> **Supplied text**
--- start ---
Ok, I will take a look at that approach then as a first step, since a process can already crash before calling rte_eal_cleanup(), which would result in leaks anyway.

Thanks,
Erik

> 
> > Thanks,
> > Erik
> >
> >>>
> >>>    	rte_timer_subsystem_initialized = 0;
> >>>    }
> >>>
> >>
> >>
> >> --
> >> Thanks,
> >> Anatoly
> 
> 
> --
> Thanks,
> Anatoly
  

Patch

diff --git a/lib/librte_timer/rte_timer.c b/lib/librte_timer/rte_timer.c
index eb46009..fb7a87e 100644
--- a/lib/librte_timer/rte_timer.c
+++ b/lib/librte_timer/rte_timer.c
@@ -60,6 +60,7 @@  struct rte_timer_data {
 };
 
 #define RTE_MAX_DATA_ELS 64
+static const struct rte_memzone *rte_timer_data_mz;
 static struct rte_timer_data *rte_timer_data_arr;
 static const uint32_t default_data_id;
 static uint32_t rte_timer_subsystem_initialized;
@@ -164,6 +165,7 @@  rte_timer_subsystem_init_v1905(void)
 		if (mz == NULL)
--- end ---
> **Complete the following**
1/ From the timer patch thread, reproduce the passage from "#define RTE_MAX_DATA_ELS 64" up to and including "(mz == NULL)".
2/ Shorten the paragraph of the timer patch thread that begins "Ok, I will take a look", keeping its main facts.
3/ Continue the timer patch thread from its final line.
The items after this point are separate material, unrelated to the timer patch thread.

> **Record extracts**
--- start ---
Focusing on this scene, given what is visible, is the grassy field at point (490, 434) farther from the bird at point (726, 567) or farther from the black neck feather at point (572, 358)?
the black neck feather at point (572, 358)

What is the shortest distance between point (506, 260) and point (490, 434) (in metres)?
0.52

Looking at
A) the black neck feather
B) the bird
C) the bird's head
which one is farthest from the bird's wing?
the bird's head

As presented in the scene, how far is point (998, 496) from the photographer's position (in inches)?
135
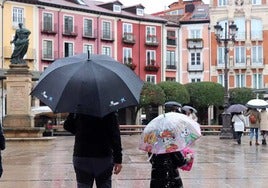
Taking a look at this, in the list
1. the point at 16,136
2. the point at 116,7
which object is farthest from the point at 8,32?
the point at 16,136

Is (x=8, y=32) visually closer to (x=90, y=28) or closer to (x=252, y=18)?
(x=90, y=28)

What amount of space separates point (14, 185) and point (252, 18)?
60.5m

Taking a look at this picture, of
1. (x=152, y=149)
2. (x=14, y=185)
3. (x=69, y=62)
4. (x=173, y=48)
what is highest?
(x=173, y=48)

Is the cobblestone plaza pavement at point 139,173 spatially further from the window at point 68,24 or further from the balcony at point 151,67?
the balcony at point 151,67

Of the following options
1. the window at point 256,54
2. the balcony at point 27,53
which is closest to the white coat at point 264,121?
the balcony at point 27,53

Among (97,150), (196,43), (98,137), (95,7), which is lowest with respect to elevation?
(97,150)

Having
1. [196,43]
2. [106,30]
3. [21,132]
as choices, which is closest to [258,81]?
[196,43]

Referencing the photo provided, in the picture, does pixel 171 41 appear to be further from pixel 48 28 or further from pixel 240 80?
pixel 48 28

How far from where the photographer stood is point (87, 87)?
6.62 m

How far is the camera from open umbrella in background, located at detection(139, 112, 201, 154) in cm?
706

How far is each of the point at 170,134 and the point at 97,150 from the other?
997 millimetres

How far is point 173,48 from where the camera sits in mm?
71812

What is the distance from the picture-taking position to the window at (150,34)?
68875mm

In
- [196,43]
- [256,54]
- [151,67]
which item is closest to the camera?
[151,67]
--- end ---
--- start ---
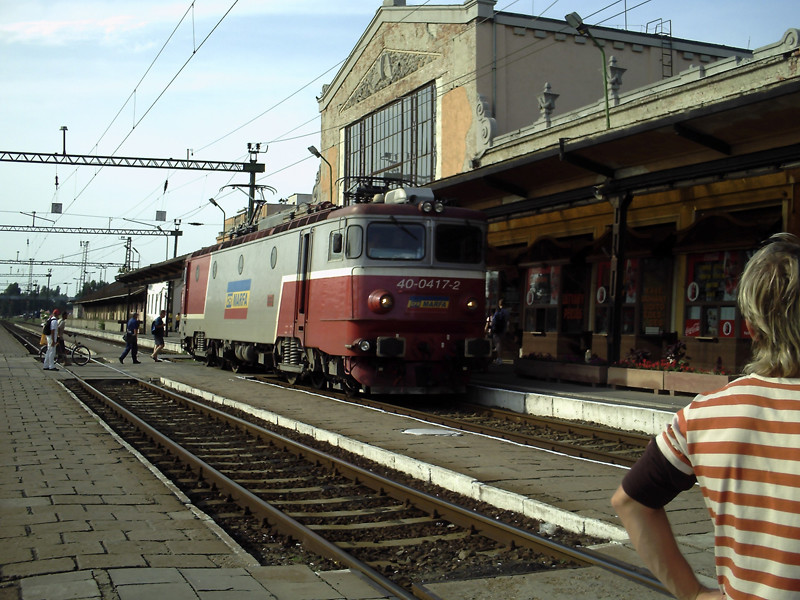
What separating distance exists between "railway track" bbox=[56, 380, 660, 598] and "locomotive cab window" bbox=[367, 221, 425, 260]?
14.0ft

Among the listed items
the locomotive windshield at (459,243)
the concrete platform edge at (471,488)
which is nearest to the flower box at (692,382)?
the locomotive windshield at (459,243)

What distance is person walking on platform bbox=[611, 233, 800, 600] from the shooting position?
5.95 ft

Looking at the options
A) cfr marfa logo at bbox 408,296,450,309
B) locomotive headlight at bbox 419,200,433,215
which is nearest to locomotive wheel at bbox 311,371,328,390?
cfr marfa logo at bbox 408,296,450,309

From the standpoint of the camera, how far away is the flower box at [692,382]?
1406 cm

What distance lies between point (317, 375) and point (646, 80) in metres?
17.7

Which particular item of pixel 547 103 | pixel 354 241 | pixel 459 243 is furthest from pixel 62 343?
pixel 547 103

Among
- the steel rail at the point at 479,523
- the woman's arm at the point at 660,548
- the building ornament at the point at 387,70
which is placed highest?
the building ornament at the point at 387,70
--- end ---
--- start ---
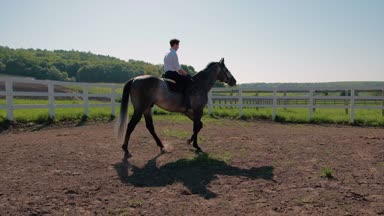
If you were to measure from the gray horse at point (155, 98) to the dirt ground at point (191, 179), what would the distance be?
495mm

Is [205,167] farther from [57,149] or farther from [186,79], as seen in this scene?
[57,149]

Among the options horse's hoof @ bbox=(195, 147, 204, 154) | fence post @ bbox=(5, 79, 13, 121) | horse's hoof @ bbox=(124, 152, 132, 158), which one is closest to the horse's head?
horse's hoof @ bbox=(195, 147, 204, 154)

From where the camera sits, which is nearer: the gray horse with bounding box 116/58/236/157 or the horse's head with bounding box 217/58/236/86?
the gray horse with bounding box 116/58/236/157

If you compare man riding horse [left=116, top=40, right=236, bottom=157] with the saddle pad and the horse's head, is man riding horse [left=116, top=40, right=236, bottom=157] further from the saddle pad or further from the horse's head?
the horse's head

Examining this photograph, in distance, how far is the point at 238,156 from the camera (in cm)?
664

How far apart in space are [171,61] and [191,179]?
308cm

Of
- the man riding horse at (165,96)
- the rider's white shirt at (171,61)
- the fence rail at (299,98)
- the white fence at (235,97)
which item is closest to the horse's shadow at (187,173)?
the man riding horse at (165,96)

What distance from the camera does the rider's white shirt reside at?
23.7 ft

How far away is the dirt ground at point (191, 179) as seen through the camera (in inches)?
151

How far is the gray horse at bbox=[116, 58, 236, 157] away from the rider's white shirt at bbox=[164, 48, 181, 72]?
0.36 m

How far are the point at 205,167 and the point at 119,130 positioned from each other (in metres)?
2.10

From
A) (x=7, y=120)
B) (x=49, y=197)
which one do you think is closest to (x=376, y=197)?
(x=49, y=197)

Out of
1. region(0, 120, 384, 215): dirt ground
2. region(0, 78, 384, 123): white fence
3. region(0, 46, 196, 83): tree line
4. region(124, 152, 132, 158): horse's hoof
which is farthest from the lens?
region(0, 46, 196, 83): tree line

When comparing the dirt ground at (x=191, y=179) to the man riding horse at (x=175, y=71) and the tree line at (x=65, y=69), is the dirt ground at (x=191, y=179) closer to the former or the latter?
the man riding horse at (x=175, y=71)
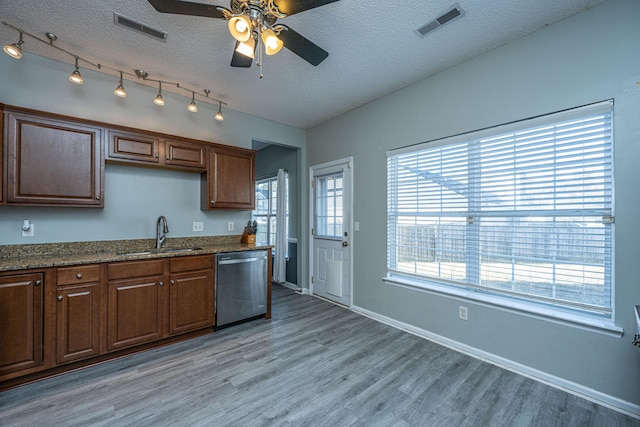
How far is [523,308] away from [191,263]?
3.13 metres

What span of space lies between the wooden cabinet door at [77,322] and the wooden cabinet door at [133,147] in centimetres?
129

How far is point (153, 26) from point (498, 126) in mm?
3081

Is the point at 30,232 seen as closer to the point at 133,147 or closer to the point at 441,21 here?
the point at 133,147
--- end ---
> **Set of answers**
1/
#define RTE_MAX_DATA_ELS 64
+static const struct rte_memzone *rte_timer_data_mz;
 static struct rte_timer_data *rte_timer_data_arr;
 static const uint32_t default_data_id;
 static uint32_t rte_timer_subsystem_initialized;
@@ -164,6 +165,7 @@  rte_timer_subsystem_init_v1905(void)
 		if (mz == NULL)

2/ The approach will be tried first, because a process can crash before rte_eal_cleanup() is called and leak resources regardless.

3/
 			return -EEXIST;
 
+		rte_timer_data_mz = mz;
 		rte_timer_data_arr = mz->addr;
 
 		rte_timer_data_arr[default_data_id].internal_flags |=
@@ -180,6 +182,7 @@  rte_timer_subsystem_init_v1905(void)
 	if (mz == NULL)
 		return -ENOMEM;
 
+	rte_timer_data_mz = mz;
 	rte_timer_data_arr = mz->addr;
 
 	for (i = 0; i < RTE_MAX_DATA_ELS; i++) {
@@ -205,8 +208,13 @@  BIND_DEFAULT_SYMBOL(rte_timer_subsystem_init, _v1905, 19.05);
 void __rte_experimental
 rte_timer_subsystem_finalize(void)
 {
-	if (rte_timer_data_arr)
-		rte_free(rte_timer_data_arr);
+	if (rte_eal_process_type() != RTE_PROC_PRIMARY)
+		return;
+
+	if (!rte_timer_subsystem_initialized)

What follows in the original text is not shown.